Bitcoin miners typically measure their growth by their mining efficiency, which is measured in exahashes per second (EH/s), and their total bitcoins held. CleanSpark’s hashrate and bitcoin holdings have skyrocketed since acquiring ATL Data Centers.
Metric |
Financial year 2021 |
Financial year 2022 |
Financial year 2023 |
9M FY 2024 |
---|---|---|---|---|
Hash rate |
1 EH/s |
4 EH/s |
10 EH/s |
22 EH/s |
Bitcoin assets held |
USD 27.5 million |
11.1 million USD |
USD 56.0 million |
USD 413.0 million |
This rapid growth was fueled by the acquisition of other Bitcoin miners. Earlier this year, the company completed the acquisition of five turnkey sites in Georgia and agreed to purchase the Bitcoin infrastructure company. GRIID infrastructure (GRDI -2.57%) in a $155 million stock deal. These deals resulted in the company incurring large losses under generally accepted accounting principles (GAAP), but its adjusted EBITDA grew steadily in line with rising revenues.
Metric |
Financial year 2021 |
Financial year 2022 |
Financial year 2023 |
9M FY 2024 |
---|---|---|---|---|
revenue |
USD 49.4 million |
USD 131.5 million |
USD 168.4 million |
USD 289.7 million |
Adjusted EBITDA |
($3.5 million) |
32.5 million USD |
USD 25.0 million |
USD 238.2 million |
GAAP Net Income |
(22.0 million USD) |
(57.7 million USD) |
(136.7 million USD) |
(87.0 million USD) |
CleanSpark achieved this growth despite the fact that the Bitcoin price suffered some wild swings, rising only about 30% over the past three years.
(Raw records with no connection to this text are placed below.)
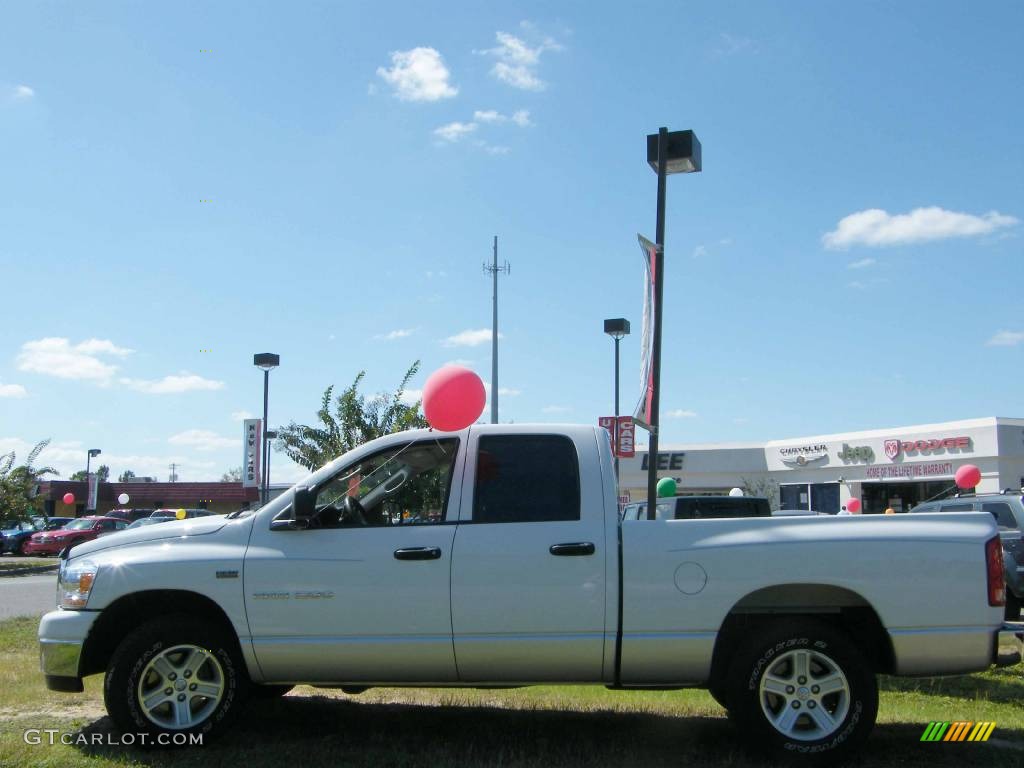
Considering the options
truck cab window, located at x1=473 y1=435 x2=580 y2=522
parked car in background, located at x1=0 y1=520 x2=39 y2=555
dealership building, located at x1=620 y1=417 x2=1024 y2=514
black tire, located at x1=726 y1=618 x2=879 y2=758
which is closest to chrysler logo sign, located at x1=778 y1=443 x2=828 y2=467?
dealership building, located at x1=620 y1=417 x2=1024 y2=514

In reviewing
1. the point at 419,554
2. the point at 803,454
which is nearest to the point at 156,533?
the point at 419,554

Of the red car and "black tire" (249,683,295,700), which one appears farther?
the red car

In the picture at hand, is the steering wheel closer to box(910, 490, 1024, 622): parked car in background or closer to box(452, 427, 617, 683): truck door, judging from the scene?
box(452, 427, 617, 683): truck door

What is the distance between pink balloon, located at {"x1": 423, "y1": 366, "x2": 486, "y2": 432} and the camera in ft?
21.2

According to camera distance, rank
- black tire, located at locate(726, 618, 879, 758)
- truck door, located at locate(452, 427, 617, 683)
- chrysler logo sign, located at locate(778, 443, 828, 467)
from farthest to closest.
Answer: chrysler logo sign, located at locate(778, 443, 828, 467)
truck door, located at locate(452, 427, 617, 683)
black tire, located at locate(726, 618, 879, 758)

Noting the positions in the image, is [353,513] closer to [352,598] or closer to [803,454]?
[352,598]

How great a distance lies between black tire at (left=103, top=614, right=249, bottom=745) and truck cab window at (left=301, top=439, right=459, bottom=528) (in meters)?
0.97

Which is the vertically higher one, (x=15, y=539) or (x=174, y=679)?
(x=174, y=679)

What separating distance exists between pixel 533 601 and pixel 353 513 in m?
1.22

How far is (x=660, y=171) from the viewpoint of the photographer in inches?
384

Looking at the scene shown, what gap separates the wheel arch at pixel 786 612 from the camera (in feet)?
17.9

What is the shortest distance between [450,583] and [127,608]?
6.75 feet

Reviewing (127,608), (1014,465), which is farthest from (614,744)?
(1014,465)
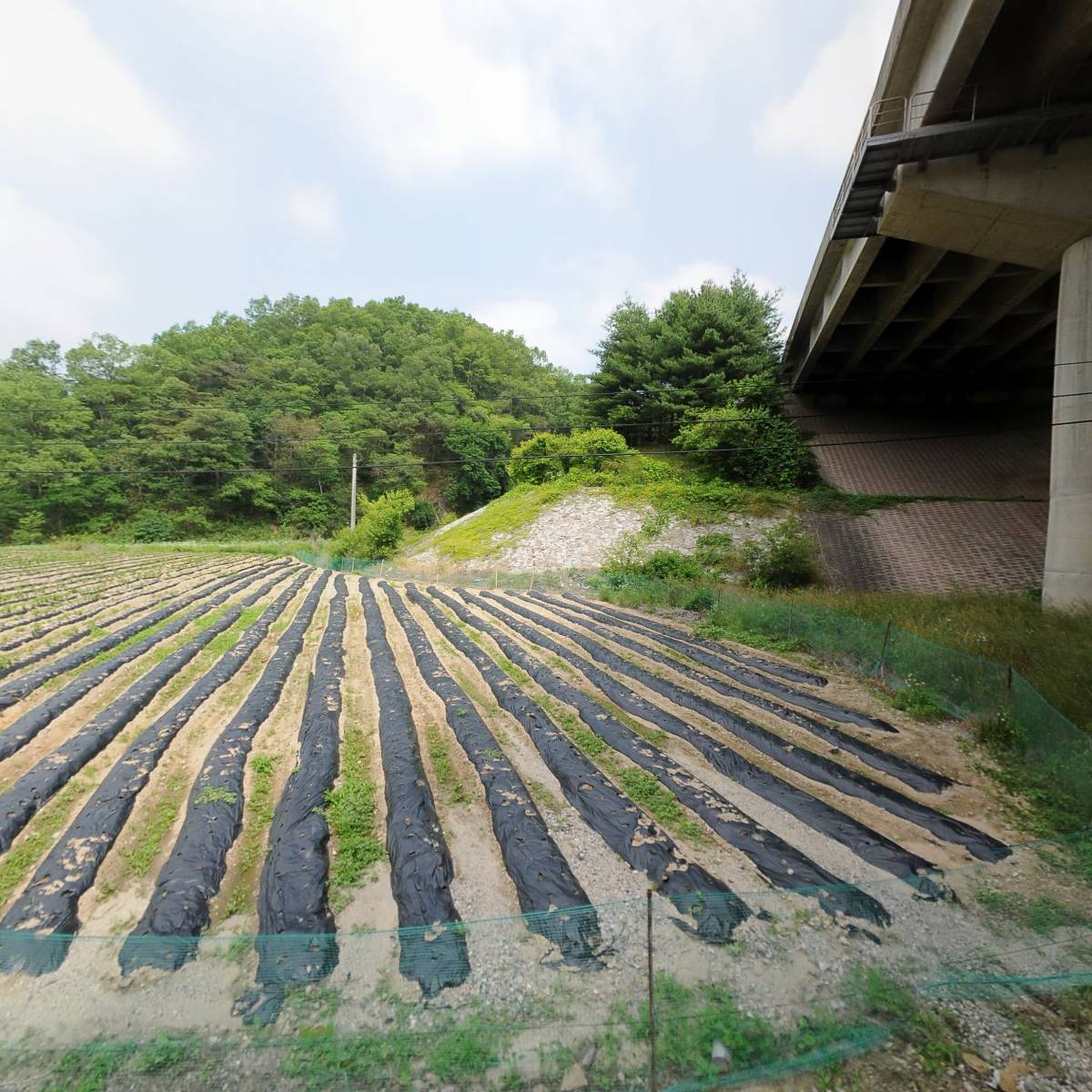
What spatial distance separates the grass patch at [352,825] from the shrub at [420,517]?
116 ft

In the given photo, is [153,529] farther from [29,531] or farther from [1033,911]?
[1033,911]

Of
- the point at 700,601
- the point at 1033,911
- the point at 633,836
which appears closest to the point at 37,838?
the point at 633,836

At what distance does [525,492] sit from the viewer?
25.5 meters

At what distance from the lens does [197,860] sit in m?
3.69

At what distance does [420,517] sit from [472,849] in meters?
37.2

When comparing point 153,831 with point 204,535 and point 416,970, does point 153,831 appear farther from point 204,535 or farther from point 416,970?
point 204,535

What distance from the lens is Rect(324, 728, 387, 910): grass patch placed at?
3674 mm

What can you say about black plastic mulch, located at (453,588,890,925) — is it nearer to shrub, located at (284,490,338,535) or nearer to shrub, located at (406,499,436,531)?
shrub, located at (406,499,436,531)

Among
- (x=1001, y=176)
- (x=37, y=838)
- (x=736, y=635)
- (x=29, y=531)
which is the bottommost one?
(x=37, y=838)

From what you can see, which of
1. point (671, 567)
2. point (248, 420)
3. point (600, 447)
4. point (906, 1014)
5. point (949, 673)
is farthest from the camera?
point (248, 420)

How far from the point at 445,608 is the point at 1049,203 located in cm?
1496

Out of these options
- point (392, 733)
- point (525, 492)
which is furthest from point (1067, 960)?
point (525, 492)

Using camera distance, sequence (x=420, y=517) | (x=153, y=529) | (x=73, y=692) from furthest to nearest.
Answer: (x=420, y=517), (x=153, y=529), (x=73, y=692)

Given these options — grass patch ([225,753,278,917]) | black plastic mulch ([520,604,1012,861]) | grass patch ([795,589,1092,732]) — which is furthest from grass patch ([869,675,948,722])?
grass patch ([225,753,278,917])
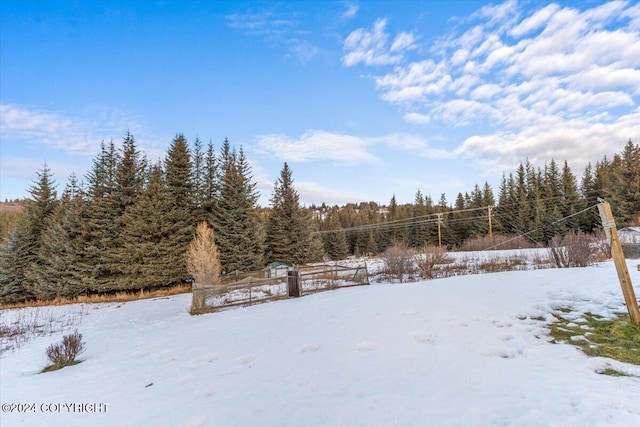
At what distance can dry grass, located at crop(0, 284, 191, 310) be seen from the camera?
19466 millimetres

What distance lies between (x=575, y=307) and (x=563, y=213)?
128 feet

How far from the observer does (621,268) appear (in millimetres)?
5754

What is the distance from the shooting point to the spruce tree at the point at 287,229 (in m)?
27.2

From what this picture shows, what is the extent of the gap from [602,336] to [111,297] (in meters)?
23.6

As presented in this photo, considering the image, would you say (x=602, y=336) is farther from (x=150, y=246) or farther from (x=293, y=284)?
(x=150, y=246)

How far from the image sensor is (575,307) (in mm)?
7160

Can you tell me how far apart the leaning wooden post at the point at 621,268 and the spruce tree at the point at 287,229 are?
22.6m

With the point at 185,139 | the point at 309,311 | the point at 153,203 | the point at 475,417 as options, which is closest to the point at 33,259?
the point at 153,203

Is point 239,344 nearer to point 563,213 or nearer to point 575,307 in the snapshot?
point 575,307

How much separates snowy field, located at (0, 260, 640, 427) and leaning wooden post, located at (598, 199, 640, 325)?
37.9 inches

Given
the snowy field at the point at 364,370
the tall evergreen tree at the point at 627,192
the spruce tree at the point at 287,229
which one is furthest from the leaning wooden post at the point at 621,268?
the tall evergreen tree at the point at 627,192

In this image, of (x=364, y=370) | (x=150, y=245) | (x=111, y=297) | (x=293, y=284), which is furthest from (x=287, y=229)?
(x=364, y=370)

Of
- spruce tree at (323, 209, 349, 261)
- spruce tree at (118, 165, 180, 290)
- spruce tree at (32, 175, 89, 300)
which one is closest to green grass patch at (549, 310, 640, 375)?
spruce tree at (118, 165, 180, 290)

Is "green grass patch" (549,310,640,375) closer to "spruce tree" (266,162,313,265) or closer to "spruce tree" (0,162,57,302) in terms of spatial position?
"spruce tree" (266,162,313,265)
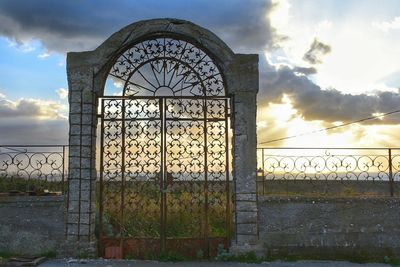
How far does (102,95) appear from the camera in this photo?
8.37m

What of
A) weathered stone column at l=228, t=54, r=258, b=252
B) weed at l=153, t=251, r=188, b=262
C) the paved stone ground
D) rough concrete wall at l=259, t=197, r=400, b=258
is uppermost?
weathered stone column at l=228, t=54, r=258, b=252

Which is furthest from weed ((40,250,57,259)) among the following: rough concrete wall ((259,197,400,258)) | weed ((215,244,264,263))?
rough concrete wall ((259,197,400,258))

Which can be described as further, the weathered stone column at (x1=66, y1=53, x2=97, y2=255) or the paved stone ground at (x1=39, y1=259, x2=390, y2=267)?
the weathered stone column at (x1=66, y1=53, x2=97, y2=255)

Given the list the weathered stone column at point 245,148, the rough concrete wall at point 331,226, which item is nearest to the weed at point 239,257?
the weathered stone column at point 245,148

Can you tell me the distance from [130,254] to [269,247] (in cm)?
252

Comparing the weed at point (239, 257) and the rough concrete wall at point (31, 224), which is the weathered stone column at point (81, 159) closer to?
the rough concrete wall at point (31, 224)

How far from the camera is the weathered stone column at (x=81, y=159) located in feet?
26.3

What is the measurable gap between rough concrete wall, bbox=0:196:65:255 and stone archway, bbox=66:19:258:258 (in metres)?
0.27

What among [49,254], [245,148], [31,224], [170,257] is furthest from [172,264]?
[31,224]

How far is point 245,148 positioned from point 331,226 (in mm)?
2124

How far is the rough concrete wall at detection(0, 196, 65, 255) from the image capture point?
321 inches

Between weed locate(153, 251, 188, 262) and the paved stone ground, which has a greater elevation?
weed locate(153, 251, 188, 262)

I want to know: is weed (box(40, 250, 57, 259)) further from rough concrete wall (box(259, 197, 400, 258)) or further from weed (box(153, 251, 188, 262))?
rough concrete wall (box(259, 197, 400, 258))

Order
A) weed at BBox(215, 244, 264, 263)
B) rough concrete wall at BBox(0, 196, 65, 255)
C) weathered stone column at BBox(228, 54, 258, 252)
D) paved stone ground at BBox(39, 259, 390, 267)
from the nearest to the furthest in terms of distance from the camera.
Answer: paved stone ground at BBox(39, 259, 390, 267)
weed at BBox(215, 244, 264, 263)
weathered stone column at BBox(228, 54, 258, 252)
rough concrete wall at BBox(0, 196, 65, 255)
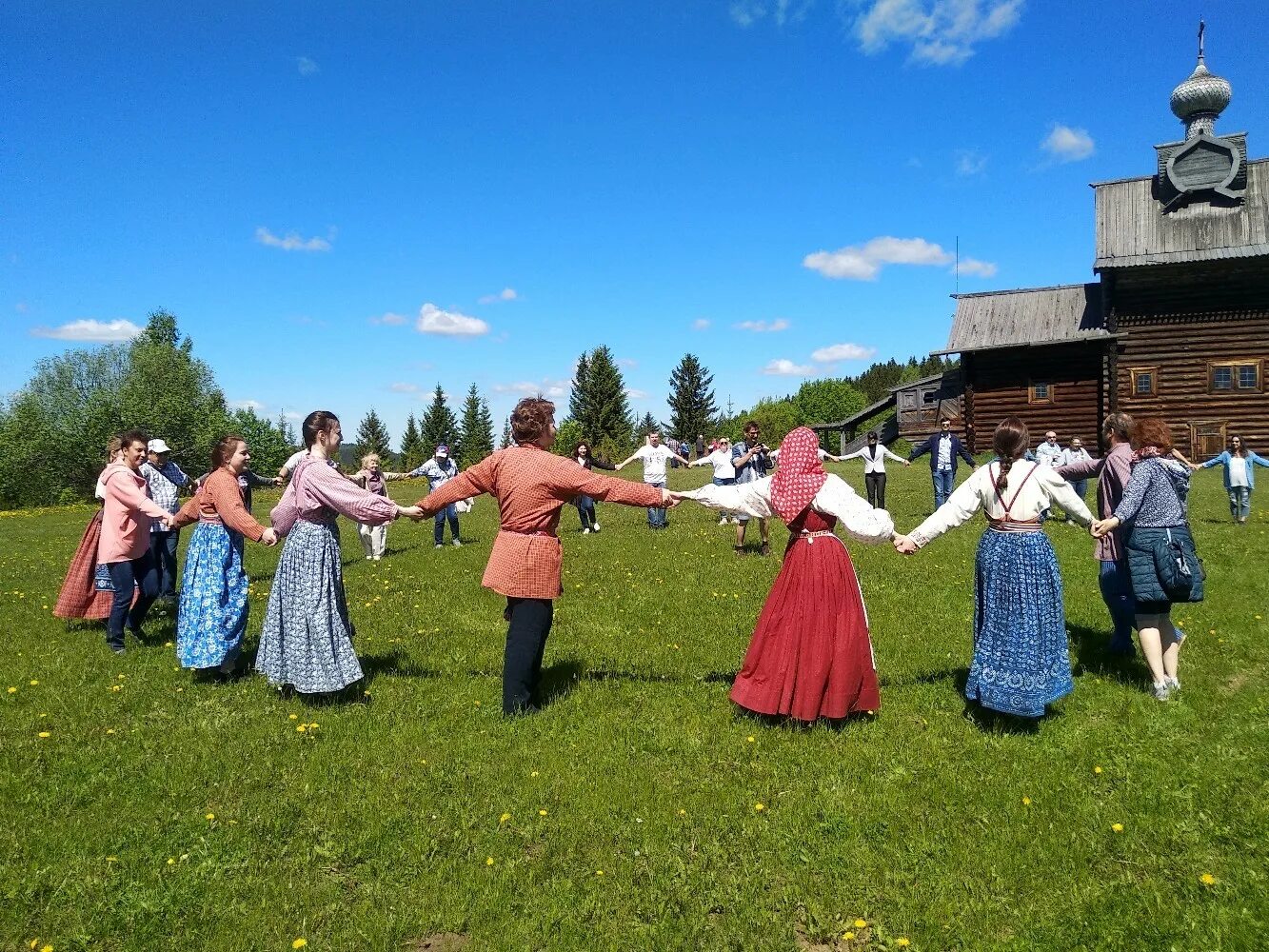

For the full year, analysts expect CleanSpark’s revenue to rise about 150% to $423.6 million and adjusted EBITDA to rise to $291.8 million. We should take these estimates with a grain of salt, as they are closely tied to the volatile Bitcoin price, but CleanSpark stock looks cheap at 6 and 8 times this year’s revenue and adjusted EBITDA, respectively.
By comparison, Marathon trades at 8 and 12 times this year’s revenue and adjusted EBITDA, respectively. Riot trades at 5 times this year’s revenue and 8 times its adjusted EBITDA.
Is it time to buy, sell or keep CleanSpark?
It might make sense to sell CleanSpark if you’re bearish about Bitcoin’s future. But if you’re optimistic about Bitcoin’s future, it appears to be an undervalued growth instrument with more upside than its coal and fossil fuel competitors. It’s a speculative stock, but it could yield big gains for patient investors who buy it and hold it for the next few years.
Leo Sun does not own any stocks mentioned. The Motley Fool does not own any stocks mentioned. The Motley Fool has a disclosure policy.